Three in four people think Covid-19 will continue to affect their use of cash going into 2021, a survey has found.
Some 75% of people surveyed across the UK by YouGov in late November said they believed coronavirus would affect their use of cash across the next six months.
The survey of more than 2,000 people was carried out for ATM network Link.
Nearly half (48%) of people think they will use cards more, 37% will rely more on contactless and mobile payments and 36% believe they will shop more online.
Overall, 72% of people surveyed in late November said they have been using cash less since the outbreak of Covid-19.
But for some, using cash less has been making it harder to keep track of their finances.
One in 12 (8%) said using card payments in shops instead of cash is making it harder to keep up.
Cash has also proved useful in some situations during lockdowns, with 8% of people saying they have used cash to pay a friend or family member in return for them doing their shopping or helping with something else.
One in six (15%) people also said they were keeping extra cash at home in case of emergencies.
The research also found that the issue of some shops discouraging cash payments during the pandemic had been causing problems for customers.
More than a quarter (27%) of consumers said that they had experienced situations where they had wanted to pay for something in cash but had to use a card as the place they were in discouraged cash payments.

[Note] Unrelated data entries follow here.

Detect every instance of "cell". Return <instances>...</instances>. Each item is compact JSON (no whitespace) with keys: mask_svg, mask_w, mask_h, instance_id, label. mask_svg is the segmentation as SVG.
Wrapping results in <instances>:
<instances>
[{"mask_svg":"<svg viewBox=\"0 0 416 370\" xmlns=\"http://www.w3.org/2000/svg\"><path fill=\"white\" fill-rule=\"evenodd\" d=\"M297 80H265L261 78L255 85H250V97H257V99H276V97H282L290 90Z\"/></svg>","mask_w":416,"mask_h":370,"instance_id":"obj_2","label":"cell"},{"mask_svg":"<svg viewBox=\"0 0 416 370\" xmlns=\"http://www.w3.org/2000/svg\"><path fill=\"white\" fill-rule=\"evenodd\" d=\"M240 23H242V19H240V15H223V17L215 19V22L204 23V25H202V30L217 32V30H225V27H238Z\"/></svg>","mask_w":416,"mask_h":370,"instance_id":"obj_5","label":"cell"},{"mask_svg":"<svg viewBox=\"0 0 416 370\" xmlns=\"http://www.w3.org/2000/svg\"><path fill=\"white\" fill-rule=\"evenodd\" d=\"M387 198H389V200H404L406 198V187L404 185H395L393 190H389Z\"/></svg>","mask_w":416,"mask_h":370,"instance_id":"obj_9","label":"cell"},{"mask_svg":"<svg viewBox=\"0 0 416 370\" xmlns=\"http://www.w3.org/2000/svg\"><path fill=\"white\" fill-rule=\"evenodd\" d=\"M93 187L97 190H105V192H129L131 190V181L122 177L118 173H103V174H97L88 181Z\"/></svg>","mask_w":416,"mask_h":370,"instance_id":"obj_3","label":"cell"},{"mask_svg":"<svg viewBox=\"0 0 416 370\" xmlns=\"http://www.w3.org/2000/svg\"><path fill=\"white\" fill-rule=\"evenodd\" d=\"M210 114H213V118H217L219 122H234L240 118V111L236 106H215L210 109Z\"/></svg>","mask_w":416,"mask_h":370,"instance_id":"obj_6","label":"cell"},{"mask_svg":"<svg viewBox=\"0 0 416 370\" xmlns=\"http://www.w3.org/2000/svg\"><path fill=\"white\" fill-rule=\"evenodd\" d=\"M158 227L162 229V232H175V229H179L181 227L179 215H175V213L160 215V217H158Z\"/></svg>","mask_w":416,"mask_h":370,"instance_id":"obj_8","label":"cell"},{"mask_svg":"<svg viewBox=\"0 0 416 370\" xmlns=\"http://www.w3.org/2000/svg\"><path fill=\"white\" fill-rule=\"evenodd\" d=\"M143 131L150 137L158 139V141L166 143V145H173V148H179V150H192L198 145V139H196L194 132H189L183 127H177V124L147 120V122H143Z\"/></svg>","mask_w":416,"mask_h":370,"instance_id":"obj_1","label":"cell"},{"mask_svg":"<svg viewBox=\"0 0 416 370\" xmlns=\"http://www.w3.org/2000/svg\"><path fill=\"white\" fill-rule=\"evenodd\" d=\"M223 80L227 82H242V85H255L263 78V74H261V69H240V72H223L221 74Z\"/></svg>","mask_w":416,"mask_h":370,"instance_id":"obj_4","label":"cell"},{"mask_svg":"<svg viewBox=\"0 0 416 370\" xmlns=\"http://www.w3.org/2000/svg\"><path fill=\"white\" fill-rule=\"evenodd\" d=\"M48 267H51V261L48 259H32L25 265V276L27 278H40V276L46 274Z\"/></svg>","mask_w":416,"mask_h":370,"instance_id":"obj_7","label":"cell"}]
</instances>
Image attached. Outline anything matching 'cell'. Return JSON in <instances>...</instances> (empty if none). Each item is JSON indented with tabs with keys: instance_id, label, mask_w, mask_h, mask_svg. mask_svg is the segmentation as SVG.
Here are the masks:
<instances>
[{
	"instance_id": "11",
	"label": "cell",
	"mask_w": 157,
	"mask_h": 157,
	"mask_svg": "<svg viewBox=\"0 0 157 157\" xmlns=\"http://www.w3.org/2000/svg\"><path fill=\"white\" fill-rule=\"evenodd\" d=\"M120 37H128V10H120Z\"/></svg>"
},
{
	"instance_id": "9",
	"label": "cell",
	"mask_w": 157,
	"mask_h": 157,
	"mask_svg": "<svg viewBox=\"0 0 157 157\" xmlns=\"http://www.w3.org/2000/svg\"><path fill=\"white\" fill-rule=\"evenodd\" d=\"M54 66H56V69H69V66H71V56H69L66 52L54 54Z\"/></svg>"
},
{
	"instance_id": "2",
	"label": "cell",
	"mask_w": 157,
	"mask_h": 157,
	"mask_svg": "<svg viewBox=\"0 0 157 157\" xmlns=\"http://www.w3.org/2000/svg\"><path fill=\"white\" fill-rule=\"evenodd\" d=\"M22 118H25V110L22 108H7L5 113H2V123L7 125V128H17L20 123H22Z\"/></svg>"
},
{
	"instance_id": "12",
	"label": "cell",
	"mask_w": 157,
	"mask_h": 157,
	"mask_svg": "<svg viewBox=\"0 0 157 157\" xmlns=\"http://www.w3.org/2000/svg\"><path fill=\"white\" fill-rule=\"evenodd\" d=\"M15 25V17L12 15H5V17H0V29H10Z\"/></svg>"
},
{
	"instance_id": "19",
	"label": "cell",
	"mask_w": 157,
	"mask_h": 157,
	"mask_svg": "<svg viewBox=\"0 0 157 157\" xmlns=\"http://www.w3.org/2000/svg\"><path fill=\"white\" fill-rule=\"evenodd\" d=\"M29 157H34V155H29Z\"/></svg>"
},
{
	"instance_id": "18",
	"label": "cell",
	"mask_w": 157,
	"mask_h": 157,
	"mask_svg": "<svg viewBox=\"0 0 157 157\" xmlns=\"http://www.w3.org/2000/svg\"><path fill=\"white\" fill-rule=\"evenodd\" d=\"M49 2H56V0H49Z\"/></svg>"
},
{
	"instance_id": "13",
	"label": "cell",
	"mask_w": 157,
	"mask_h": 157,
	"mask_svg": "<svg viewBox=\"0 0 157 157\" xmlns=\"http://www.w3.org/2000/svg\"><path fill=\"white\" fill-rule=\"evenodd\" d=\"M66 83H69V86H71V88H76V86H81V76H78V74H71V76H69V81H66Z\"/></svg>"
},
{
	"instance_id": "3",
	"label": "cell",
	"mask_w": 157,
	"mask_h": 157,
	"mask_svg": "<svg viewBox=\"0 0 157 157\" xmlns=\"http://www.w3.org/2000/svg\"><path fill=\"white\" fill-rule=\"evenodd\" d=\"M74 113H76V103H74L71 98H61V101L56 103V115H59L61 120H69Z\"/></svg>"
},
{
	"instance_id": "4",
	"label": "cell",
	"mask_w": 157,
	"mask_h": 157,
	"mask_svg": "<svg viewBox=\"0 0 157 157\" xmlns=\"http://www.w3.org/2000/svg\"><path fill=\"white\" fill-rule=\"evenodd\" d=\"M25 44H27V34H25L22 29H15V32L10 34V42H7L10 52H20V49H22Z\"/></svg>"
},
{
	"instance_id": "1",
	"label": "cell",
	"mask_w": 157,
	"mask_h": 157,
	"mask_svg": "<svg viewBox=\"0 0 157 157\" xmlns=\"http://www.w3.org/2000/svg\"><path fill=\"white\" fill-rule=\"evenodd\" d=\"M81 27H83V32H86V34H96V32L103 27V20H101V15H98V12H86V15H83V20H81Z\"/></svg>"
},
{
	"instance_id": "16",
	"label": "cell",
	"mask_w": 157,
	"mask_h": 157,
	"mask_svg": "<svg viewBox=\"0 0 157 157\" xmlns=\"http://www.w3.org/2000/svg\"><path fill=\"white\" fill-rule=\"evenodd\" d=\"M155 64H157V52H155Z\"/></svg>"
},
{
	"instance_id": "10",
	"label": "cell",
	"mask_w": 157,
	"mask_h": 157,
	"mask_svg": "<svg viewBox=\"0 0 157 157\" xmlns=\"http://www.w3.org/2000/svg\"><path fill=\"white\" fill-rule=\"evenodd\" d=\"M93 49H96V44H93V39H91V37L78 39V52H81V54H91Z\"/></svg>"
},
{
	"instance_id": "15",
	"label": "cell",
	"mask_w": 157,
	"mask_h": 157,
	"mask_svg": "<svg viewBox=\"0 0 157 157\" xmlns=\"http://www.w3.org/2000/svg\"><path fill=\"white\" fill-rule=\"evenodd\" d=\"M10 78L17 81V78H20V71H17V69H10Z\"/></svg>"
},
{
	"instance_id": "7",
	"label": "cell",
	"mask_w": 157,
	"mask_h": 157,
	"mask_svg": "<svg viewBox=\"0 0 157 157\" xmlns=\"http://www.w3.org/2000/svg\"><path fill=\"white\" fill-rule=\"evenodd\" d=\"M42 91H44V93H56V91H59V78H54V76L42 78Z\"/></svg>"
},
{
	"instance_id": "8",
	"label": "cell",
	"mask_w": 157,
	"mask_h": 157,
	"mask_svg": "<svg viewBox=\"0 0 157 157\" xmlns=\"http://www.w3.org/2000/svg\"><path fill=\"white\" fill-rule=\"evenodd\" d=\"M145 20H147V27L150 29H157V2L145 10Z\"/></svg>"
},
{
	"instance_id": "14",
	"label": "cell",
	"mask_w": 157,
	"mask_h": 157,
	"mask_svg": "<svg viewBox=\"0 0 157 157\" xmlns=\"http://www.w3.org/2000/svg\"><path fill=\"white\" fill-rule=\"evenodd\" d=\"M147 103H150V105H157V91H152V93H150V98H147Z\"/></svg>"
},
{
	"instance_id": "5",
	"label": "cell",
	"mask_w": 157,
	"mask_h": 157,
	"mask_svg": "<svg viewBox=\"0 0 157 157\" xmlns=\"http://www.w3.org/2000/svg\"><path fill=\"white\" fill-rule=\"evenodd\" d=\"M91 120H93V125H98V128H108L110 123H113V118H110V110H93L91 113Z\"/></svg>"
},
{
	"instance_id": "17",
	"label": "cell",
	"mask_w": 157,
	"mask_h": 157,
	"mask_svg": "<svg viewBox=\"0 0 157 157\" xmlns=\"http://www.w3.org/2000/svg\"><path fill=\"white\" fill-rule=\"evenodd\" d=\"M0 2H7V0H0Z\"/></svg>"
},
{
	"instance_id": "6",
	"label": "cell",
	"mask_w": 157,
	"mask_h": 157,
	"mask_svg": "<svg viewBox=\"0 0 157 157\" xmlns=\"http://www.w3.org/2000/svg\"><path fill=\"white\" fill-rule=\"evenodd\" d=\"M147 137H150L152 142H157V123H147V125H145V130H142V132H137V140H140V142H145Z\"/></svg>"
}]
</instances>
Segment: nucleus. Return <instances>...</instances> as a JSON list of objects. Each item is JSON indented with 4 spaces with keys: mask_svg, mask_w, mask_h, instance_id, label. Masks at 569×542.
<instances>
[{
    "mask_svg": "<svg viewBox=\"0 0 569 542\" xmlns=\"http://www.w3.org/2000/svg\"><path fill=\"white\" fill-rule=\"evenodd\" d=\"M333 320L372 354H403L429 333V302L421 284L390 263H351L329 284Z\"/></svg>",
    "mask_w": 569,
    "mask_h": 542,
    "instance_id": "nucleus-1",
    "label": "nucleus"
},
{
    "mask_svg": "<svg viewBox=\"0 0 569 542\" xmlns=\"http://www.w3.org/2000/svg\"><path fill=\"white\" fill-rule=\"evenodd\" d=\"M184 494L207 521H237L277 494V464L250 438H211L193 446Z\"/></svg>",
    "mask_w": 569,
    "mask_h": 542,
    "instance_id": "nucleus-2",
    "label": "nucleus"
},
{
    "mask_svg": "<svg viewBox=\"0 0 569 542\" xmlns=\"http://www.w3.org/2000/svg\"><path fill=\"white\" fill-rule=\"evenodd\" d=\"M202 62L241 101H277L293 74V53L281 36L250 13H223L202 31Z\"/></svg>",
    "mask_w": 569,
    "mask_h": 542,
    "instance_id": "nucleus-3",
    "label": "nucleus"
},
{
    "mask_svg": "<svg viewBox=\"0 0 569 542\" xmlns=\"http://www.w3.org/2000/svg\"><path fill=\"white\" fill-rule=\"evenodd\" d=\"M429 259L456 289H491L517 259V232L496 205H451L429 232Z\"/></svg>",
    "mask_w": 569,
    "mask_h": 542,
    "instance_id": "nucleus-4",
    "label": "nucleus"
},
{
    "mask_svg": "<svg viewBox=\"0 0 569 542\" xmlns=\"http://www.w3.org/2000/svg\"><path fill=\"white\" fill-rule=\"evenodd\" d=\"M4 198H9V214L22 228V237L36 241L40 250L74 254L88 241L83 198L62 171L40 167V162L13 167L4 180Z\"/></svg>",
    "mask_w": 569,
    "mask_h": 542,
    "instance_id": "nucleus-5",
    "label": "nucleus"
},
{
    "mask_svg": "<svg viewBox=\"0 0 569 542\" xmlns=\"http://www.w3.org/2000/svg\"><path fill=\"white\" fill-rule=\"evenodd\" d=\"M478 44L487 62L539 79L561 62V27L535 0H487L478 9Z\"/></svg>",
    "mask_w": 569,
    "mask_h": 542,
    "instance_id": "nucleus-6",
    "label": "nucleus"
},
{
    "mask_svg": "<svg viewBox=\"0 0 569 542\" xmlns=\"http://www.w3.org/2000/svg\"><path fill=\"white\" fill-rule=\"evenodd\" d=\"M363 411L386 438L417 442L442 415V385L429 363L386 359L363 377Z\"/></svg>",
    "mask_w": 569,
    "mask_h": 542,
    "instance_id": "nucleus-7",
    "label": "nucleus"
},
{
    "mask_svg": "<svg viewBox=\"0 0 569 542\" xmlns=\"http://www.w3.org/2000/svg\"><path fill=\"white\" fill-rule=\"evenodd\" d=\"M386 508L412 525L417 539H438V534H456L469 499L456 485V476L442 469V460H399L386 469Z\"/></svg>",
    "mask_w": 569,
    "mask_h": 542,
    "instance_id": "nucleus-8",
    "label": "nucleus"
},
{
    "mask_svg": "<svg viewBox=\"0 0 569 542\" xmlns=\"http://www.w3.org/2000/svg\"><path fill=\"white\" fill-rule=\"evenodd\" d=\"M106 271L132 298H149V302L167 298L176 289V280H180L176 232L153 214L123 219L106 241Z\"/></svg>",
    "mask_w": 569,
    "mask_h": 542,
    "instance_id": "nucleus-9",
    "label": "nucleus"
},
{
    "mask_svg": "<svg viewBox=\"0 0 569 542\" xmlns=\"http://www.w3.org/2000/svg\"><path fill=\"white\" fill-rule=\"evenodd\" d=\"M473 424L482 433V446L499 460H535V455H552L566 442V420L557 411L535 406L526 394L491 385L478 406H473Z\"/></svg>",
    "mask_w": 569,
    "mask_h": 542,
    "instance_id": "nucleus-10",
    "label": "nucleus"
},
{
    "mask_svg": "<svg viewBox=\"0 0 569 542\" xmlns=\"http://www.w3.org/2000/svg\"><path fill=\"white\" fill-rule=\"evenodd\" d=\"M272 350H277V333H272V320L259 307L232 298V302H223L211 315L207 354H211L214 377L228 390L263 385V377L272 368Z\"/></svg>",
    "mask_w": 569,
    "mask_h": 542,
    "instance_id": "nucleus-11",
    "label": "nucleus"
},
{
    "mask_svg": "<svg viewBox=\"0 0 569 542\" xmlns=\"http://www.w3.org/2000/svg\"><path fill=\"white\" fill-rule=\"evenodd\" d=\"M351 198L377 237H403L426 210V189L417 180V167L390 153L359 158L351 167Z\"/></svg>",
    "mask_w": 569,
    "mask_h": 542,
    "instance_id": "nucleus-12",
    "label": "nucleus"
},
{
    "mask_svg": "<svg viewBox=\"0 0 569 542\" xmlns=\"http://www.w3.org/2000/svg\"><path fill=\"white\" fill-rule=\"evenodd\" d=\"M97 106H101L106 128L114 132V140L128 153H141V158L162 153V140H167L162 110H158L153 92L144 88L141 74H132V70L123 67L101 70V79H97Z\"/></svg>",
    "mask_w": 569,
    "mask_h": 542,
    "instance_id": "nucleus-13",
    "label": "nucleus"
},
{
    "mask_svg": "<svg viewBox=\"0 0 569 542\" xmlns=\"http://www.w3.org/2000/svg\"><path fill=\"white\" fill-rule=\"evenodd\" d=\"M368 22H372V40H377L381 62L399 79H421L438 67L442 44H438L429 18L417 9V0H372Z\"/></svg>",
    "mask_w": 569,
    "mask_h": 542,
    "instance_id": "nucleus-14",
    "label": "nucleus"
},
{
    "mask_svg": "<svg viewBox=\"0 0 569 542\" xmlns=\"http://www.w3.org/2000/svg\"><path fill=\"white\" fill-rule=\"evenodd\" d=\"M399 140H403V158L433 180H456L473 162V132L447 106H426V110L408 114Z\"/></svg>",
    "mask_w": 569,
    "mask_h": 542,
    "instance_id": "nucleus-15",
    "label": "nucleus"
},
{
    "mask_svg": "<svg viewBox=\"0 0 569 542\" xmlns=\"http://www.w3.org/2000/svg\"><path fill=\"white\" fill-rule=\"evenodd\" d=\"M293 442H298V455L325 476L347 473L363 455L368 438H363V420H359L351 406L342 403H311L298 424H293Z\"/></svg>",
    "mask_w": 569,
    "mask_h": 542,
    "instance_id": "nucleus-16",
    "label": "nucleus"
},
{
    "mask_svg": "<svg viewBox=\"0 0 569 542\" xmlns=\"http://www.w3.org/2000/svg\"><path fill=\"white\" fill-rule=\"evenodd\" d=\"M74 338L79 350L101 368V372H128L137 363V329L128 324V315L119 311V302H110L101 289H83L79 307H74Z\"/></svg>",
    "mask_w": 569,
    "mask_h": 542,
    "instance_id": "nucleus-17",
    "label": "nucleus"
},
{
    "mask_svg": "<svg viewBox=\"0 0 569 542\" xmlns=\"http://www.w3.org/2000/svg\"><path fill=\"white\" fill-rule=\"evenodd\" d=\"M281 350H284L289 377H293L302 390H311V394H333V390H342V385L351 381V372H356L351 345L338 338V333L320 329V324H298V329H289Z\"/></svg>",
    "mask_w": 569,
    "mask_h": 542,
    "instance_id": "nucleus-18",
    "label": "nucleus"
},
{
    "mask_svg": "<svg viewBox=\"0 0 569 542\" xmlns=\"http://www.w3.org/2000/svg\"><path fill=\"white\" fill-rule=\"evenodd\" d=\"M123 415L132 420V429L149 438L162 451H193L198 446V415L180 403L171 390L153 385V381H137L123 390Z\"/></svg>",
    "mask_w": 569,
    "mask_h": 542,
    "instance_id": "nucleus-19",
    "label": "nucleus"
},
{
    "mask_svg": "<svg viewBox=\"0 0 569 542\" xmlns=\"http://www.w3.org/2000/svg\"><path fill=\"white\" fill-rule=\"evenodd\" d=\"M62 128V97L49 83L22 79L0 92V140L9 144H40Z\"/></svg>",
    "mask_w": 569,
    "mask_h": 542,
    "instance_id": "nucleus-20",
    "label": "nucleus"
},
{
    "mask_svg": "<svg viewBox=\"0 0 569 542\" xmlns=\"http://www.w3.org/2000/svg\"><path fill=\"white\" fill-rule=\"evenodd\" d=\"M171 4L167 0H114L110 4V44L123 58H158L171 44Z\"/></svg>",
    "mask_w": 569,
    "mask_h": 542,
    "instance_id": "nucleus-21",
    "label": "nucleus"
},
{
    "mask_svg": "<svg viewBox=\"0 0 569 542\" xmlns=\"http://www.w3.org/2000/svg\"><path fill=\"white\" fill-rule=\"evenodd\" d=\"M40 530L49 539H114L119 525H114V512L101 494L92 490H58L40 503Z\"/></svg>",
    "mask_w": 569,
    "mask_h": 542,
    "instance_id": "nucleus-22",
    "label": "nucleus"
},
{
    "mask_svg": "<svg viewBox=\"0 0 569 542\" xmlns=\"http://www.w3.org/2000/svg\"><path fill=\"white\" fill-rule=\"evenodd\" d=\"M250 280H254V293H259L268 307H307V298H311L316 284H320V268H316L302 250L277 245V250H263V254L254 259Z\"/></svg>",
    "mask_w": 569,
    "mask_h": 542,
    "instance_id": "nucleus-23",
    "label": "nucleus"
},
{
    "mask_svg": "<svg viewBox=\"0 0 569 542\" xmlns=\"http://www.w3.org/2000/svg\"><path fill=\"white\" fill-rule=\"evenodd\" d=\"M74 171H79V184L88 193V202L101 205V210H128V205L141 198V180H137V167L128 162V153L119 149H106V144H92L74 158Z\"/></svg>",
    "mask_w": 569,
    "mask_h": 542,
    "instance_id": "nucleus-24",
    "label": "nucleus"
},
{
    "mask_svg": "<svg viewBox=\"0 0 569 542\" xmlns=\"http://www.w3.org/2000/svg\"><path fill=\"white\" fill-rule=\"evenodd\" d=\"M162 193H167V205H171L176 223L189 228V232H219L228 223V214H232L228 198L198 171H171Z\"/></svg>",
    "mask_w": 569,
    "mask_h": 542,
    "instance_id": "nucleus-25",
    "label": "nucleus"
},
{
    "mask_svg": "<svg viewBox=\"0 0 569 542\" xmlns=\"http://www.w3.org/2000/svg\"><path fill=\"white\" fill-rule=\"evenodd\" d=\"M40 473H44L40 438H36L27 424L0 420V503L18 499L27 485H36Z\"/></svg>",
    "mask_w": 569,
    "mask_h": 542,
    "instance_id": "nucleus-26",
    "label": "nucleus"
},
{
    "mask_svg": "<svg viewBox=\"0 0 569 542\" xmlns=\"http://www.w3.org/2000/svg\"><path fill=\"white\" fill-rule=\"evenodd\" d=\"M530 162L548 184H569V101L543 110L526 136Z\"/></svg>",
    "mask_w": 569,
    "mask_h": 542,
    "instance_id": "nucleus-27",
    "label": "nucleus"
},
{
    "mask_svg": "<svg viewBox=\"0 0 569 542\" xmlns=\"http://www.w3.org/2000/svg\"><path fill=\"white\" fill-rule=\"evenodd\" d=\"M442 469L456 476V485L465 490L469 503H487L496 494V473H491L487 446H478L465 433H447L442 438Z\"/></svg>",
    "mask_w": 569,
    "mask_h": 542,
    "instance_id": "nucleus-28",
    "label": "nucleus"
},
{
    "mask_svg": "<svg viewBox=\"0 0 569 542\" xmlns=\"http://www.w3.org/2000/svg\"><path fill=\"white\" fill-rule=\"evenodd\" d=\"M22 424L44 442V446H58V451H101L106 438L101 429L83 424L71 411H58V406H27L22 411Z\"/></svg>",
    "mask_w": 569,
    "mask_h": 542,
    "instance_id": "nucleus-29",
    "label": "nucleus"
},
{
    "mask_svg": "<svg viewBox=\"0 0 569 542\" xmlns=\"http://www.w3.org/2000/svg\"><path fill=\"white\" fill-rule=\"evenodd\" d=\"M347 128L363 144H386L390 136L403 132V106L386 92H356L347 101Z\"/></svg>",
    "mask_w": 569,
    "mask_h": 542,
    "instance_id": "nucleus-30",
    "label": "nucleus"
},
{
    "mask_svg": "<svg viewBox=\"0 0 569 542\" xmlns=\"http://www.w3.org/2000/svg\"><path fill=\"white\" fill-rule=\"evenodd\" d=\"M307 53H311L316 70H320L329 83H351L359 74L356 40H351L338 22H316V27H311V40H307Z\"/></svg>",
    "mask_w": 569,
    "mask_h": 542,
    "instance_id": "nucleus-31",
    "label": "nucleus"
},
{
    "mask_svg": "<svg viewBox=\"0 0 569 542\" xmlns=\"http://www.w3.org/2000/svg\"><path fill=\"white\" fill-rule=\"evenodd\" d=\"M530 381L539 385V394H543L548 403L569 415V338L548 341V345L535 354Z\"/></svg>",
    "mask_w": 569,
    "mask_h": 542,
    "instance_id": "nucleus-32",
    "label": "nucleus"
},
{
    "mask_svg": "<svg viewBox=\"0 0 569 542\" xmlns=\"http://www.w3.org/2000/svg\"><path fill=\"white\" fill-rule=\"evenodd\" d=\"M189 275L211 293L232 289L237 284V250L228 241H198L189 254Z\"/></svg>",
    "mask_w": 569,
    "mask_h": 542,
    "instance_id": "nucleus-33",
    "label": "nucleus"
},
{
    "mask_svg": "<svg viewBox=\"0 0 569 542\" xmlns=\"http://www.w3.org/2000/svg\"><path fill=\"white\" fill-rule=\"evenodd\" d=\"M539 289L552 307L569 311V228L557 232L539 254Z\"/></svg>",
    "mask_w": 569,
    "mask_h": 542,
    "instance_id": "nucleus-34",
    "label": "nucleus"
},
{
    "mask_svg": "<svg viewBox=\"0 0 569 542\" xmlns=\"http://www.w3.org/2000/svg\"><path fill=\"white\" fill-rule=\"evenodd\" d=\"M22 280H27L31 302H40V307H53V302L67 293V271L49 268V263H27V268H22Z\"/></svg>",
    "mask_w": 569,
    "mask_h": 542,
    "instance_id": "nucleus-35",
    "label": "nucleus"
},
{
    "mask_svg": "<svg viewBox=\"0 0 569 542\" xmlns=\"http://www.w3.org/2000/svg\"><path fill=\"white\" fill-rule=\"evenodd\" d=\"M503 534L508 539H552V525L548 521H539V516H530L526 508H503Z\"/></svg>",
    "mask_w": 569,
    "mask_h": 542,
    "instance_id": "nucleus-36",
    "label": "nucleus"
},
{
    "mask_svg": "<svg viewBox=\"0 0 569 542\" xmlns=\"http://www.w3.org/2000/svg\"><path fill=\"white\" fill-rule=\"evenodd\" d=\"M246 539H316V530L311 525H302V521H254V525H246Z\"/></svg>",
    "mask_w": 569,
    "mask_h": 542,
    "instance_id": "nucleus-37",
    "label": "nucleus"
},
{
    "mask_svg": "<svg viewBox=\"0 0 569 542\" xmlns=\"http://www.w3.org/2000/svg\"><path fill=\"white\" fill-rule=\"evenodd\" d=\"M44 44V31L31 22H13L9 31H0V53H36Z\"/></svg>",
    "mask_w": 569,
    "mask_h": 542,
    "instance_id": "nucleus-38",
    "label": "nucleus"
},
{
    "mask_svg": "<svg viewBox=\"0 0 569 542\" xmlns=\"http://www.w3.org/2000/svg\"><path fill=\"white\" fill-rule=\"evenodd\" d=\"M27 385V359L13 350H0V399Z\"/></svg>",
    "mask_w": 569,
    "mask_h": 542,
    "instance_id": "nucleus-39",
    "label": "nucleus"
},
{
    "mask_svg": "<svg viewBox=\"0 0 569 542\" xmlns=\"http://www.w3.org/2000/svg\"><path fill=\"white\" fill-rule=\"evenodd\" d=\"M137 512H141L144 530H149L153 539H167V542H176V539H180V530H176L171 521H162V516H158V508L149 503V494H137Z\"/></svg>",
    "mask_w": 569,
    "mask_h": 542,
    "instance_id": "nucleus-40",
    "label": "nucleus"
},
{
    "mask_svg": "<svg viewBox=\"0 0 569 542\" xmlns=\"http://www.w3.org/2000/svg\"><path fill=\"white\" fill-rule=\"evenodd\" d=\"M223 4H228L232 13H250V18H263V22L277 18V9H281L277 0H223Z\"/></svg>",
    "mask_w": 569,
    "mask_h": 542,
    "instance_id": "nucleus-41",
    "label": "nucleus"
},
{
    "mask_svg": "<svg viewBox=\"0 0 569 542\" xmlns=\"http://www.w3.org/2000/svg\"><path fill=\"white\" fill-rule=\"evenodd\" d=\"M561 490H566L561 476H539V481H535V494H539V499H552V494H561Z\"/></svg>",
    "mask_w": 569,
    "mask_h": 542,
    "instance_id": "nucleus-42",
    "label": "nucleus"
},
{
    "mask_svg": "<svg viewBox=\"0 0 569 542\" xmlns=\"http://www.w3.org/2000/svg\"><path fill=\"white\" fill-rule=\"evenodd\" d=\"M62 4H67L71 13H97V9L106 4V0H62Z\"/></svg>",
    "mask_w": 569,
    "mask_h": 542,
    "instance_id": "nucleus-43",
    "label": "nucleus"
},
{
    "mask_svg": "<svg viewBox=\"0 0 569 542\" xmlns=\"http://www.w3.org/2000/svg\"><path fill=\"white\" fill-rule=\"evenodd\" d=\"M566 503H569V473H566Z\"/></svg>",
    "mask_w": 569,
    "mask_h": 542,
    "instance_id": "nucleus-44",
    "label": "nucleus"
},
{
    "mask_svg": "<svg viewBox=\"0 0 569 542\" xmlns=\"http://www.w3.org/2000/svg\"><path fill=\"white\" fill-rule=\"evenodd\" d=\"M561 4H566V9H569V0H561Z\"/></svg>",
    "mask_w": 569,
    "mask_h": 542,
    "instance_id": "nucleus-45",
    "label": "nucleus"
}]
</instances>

And around one in seven (13%) had wanted to use coins or banknotes, but as the place they were in was no longer accepting cash, they did not make a purchase.
John Howells, CEO of Link, said: “Covid-19 is transforming our relationship with cash.
“Year-on-year we’ve seen a decline in the number of cash withdrawals from ATMs of almost 40%. In normal times, we may have expected this over five years, but it’s happened in nine months.
“However, it’s important to remember that even during a pandemic and with multiple lockdowns, more than £1.6 billion is withdrawn every week from ATMs.”
He added: “We’re pleased the Government will be putting forward legislation in early 2021 to protect access to cash, but we need this urgently.”
Nearly a quarter (24%) of consumers surveyed said they were taking extra hygiene precautions when using cash.
However, a recent Bank of England study indicated that the risk of getting coronavirus from banknotes is low.
Overall, 60% of people surveyed in late November said that they had used cash in the previous two weeks to pay for goods and services.
The proportions of people who had not used cash in the previous two weeks to pay for goods and services ranged from, at one end of the spectrum, 48% in south-west England, 47% in Wales and 46% in north-west England to, at the other end of the spectrum, 23% in Northern Ireland, 32% in north-east England, 33% in Scotland and 35% in London.
The report said people aged 55 and over lead the way in most spending categories when it comes to spending using cash, particularly in convenience stores and paying for work in the house.
But it added that younger age groups continue to spend using coins and banknotes – with adults aged 24 and under leading the way for cash spending in pubs, restaurants and on public transport.
Gareth Shaw, head of money at Which? said the pandemic has put added strain on the UK’s “frail cash network”.
He said: “Our research shows some of the most vulnerable, who rely on cash to pay for essential goods and services, are at risk of being excluded as the UK accelerates towards a cashless society before they are ready.
“The Government must urgently press ahead with its promised legislation to ensure consumers have access to cash for as long as they need it.
“The FCA (Financial Conduct Authority) must also closely track cash acceptance, as protecting access to cash will be undermined if there is nowhere to spend it.”